Text segment

Whether you boycott GoDaddy or not is your choice (or the choice of your organization). I do hope that any decision is made with careful consideration and not a knee jerk reaction, or jumping on the bandwagon.

For myself, I’m not a GoDaddy costumer to begin with (I buy my hosting from a Canadian company, since one of my principals is to buy as local as possible). If I was a GoDaddy client, well even after writing this article I am uncertain s to whether I’d take my money elsewhere. What would you do?


Southern Witches and Wiccans join the protest against Go Daddy CEO’s slaughter of an African Elephant.

Atlanta – The Dogwood Local Council (DLC), a southern affiliate of Covenant of the Goddess (CoG), has formally decided to discontinue the use of GoDaddy’s hosting services after the release of CEO, Bob Parsons’ hunting video.  In March of 2011, Parsons released a video depicting himself and others shooting a “troublesome” elephant.  As he explained to reporters, these elephants, “trash fields and destroy crops” leaving villagers to starve.  According to Parsons, the hunting is a welcomed activity which brings both food and safety. (As reported by The Los Angeles Times)

“We understand that Parsons’ acts were within the legal limits of Zimbabwe’s laws.  And he may believe that he is doing good.  However, the ends do not always justify the means.  After careful consideration, we, as Witches and members of humanity, have decided to protest these killings,” states Hawk, First Officer of Dogwood Local Council and High Priestess of GryphonSong Clan.

In the hunting video, Parsons comments on the well-documented fact that there has been a noticeable increase in elephant attacks.  However, as noted by Dogwood’s members, Parsons fails to identify the reason for this elephant problem:   humanity’s own aggression toward the elephants.  In a 2006 New York Times Magazine article, entitled, “Elephant Crack-Up?” written by Charles Seibert, this proverbial Catch 22 is well illustrated. Seibert writes, “The great paradox about this particular moment in our history with elephants is that saving them will require finally getting past ourselves; it will demand the ultimate act of deep, interspecies empathy.” (As published by The New York Times Magazine, October 2006)

In their discussions over the GoDaddy Video, Dogwood Local Council’s members repeatedly expressed the need for a genuine and reciprocal balance between humanity and animal cultures as expressed by Seibert.  The teachings of Wicca and Witchcraft do not place humanity over the natural world but within it.  According to the Pagan world view, humanity is as much a part of nature as the elephants.

The request
Write out the passage of the GoDaddy boycott article that starts at "Whether you boycott" and ends at "an African Elephant.".

Information shown
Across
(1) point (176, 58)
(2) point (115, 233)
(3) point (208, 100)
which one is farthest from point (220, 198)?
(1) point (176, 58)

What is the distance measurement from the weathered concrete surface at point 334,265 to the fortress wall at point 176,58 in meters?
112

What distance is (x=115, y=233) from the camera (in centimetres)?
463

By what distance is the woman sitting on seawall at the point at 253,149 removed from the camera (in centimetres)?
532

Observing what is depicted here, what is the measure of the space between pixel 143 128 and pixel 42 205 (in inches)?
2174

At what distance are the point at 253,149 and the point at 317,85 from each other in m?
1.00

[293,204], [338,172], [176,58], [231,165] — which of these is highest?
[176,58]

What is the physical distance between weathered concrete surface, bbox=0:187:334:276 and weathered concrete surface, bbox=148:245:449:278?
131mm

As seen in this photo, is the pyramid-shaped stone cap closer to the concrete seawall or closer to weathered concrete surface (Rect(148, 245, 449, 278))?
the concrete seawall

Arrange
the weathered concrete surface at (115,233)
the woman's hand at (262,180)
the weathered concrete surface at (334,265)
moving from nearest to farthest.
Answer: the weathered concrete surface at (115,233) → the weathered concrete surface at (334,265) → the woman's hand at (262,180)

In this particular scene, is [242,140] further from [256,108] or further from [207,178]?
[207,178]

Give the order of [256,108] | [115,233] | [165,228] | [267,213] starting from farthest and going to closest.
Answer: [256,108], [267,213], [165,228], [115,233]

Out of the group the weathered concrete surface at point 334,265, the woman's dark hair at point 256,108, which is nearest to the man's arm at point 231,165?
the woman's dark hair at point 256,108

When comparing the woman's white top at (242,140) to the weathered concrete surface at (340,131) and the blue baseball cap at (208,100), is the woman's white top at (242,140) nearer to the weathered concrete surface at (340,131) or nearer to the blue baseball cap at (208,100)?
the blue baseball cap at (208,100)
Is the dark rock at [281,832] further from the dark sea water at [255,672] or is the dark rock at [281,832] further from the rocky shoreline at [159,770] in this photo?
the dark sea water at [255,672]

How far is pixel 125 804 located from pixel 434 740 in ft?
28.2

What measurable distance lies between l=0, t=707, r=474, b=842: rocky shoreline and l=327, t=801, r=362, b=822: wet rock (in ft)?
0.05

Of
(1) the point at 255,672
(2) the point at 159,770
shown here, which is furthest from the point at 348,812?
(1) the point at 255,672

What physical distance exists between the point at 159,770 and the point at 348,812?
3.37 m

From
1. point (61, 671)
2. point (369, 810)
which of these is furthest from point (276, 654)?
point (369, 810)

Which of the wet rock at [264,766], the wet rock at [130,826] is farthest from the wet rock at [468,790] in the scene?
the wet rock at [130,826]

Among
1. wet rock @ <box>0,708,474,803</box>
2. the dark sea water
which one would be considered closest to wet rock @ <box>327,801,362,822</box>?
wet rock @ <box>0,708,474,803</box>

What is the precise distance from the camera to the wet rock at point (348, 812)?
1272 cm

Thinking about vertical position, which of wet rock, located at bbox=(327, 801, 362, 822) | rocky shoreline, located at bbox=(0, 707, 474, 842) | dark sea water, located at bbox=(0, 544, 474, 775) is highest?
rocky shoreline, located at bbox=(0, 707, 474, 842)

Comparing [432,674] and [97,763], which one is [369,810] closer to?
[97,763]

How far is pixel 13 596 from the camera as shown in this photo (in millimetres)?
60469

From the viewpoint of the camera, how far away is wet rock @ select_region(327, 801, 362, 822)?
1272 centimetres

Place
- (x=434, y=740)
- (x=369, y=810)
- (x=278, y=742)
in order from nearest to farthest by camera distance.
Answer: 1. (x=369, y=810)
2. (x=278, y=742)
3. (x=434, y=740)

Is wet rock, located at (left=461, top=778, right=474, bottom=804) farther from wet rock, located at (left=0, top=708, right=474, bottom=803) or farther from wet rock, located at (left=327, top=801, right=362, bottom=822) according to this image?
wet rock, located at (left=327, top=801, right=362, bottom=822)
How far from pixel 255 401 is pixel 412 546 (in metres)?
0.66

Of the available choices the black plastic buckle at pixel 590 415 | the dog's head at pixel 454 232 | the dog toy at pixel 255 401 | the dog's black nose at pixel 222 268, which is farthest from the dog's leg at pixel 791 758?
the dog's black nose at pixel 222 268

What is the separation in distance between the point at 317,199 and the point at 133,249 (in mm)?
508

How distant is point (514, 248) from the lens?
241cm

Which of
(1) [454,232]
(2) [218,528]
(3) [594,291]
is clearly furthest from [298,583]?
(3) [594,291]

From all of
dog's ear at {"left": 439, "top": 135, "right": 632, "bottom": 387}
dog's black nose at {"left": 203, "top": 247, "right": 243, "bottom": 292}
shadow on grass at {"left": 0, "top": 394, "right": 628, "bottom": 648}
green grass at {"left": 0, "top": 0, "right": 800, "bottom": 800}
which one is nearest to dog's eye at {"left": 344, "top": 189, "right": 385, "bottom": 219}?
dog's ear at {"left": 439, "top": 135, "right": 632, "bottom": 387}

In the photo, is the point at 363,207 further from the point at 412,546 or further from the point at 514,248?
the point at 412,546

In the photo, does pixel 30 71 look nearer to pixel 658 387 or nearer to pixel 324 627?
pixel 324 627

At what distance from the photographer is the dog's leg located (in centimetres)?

Exercise answer
Whether you boycott GoDaddy or not is your choice (or the choice of your organization). I do hope that any decision is made with careful consideration and not a knee jerk reaction, or jumping on the bandwagon.

For myself, I’m not a GoDaddy costumer to begin with (I buy my hosting from a Canadian company, since one of my principals is to buy as local as possible). If I was a GoDaddy client, well even after writing this article I am uncertain s to whether I’d take my money elsewhere. What would you do?


Southern Witches and Wiccans join the protest against Go Daddy CEO’s slaughter of an African Elephant.